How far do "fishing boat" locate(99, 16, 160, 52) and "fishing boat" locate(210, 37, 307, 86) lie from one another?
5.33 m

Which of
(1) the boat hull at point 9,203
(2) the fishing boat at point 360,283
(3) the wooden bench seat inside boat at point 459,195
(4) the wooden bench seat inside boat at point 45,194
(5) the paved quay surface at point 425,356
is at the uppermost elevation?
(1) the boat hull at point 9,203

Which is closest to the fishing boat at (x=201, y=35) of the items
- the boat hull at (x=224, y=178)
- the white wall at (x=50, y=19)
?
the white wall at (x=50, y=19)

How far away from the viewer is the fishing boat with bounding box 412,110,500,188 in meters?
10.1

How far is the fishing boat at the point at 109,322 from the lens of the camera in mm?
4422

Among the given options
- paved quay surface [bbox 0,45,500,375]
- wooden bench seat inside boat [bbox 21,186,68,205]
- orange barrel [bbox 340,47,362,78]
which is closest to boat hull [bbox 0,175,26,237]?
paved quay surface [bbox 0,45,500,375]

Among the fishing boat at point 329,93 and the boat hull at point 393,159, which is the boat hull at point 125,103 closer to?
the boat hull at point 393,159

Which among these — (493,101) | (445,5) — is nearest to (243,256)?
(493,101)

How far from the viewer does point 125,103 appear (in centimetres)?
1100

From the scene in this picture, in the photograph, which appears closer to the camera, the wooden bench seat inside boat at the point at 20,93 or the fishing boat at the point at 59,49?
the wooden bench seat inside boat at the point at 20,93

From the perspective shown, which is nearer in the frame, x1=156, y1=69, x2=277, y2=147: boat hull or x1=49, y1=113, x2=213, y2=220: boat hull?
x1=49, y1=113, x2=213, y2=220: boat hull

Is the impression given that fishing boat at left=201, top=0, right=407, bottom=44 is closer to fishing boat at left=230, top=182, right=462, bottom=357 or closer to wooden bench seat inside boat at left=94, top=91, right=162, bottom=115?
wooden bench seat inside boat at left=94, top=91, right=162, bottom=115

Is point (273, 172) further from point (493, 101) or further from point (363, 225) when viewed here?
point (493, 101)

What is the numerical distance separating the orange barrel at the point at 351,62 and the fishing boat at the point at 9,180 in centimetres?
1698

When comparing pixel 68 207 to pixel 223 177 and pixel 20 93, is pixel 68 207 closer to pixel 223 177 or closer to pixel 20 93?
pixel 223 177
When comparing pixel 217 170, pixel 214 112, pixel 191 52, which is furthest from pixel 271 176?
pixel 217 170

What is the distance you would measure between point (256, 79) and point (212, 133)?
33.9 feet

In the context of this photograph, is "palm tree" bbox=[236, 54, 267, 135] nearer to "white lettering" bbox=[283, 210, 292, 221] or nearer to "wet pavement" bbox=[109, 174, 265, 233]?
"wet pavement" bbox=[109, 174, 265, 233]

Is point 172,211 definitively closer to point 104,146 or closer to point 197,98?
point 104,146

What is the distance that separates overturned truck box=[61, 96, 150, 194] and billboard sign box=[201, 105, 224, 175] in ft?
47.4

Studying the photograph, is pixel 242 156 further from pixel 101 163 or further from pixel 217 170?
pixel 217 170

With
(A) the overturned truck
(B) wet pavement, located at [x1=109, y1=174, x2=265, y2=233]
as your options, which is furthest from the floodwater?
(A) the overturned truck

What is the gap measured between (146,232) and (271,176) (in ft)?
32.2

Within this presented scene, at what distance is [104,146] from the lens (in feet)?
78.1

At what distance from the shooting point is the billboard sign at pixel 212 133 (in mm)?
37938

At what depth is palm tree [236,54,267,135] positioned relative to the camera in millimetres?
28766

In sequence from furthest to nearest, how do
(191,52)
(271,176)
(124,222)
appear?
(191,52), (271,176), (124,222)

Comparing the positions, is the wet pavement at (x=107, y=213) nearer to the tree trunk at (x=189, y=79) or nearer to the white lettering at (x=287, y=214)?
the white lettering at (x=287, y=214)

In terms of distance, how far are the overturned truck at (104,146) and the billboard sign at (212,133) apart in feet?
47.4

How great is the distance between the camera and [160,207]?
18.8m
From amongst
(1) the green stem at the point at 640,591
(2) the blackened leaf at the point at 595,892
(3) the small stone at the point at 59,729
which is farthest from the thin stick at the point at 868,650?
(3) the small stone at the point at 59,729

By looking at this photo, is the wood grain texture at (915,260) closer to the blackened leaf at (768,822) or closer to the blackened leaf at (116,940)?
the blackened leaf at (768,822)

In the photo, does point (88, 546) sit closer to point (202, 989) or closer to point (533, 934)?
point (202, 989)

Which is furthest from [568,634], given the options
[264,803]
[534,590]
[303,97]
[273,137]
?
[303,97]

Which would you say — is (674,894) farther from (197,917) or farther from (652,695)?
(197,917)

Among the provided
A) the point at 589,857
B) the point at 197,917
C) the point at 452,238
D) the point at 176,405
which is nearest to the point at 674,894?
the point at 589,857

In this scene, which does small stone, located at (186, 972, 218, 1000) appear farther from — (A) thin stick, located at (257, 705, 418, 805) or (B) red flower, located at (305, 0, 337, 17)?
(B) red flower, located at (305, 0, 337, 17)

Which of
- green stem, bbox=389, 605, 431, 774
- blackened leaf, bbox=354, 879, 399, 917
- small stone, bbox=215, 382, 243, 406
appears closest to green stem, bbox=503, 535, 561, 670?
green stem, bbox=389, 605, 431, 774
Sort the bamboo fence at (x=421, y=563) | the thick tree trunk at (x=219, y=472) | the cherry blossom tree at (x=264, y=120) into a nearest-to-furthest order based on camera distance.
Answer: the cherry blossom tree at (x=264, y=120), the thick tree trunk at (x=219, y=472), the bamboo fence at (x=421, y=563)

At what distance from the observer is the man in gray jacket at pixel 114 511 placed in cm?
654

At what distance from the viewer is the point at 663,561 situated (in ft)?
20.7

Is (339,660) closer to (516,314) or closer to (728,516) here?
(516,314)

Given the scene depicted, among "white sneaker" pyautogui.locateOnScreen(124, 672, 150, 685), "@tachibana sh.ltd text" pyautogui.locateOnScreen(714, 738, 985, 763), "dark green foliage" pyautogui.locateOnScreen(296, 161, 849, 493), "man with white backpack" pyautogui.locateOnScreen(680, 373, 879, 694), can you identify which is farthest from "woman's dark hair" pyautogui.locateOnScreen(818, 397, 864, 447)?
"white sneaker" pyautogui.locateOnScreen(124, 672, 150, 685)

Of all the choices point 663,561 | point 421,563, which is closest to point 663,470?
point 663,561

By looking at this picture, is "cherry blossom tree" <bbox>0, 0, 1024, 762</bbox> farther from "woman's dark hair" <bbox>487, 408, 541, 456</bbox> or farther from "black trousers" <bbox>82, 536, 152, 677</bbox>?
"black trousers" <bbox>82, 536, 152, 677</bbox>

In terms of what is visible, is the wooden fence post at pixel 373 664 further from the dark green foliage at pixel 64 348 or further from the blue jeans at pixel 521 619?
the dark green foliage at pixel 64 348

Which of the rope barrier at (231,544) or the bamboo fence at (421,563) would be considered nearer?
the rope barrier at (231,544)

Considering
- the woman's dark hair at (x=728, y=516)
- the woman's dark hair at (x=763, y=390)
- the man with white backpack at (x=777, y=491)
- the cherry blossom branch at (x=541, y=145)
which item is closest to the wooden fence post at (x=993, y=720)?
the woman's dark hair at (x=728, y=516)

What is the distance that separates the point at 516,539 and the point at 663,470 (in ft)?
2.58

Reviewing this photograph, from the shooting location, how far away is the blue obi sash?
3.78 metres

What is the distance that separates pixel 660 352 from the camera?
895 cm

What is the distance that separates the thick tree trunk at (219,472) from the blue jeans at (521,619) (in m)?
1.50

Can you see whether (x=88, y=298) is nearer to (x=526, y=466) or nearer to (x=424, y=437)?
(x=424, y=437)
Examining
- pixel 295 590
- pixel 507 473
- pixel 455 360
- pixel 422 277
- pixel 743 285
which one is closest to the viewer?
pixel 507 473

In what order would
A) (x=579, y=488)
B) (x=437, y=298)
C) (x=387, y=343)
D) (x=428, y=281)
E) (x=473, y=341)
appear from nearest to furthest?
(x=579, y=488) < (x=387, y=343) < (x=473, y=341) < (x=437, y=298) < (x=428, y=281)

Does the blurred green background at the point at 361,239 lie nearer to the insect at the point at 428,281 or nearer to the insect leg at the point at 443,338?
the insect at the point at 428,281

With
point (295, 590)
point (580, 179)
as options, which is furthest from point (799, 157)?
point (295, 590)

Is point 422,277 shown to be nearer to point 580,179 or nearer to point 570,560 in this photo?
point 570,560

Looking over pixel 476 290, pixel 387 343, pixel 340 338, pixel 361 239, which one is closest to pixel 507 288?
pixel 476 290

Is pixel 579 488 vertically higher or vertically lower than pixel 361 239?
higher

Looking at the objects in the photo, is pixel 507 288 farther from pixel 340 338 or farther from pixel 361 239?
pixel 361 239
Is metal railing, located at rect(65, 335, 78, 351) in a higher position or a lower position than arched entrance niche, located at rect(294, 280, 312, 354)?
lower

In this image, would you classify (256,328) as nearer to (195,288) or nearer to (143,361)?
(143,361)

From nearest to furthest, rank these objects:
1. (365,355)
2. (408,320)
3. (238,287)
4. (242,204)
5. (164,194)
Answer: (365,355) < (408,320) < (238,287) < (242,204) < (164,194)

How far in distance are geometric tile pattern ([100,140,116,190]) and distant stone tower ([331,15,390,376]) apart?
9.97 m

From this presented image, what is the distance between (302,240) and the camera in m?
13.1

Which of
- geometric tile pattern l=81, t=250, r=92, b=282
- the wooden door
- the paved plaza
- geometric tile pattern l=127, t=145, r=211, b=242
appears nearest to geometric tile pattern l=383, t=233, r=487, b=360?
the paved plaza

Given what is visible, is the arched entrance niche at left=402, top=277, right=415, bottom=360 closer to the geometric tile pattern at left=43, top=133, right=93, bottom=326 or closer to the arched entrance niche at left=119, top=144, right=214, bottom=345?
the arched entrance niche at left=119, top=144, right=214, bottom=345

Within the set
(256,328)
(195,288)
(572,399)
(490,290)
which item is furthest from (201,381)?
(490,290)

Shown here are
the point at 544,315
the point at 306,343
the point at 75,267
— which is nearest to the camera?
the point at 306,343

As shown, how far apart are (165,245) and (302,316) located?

○ ○ ○ ○ ○

> _DESCRIPTION OF THE TASK_: Extract the lines above from the one containing "Given what is" to the last line, both included, exactly as written.

> _SOLUTION FOR THIS PROBLEM_:
Given what is visible, is the arched entrance niche at left=402, top=277, right=415, bottom=360 closer to the geometric tile pattern at left=43, top=133, right=93, bottom=326 or closer to the arched entrance niche at left=119, top=144, right=214, bottom=345?
the arched entrance niche at left=119, top=144, right=214, bottom=345

Within the set
(256,328)
(195,288)
(572,399)
(490,290)
which item is furthest from (201,381)?
(490,290)

Shown here are
the point at 544,315
the point at 306,343
the point at 75,267
— which is nearest to the camera?
the point at 306,343

As shown, how far apart are (165,245) and (302,316) located?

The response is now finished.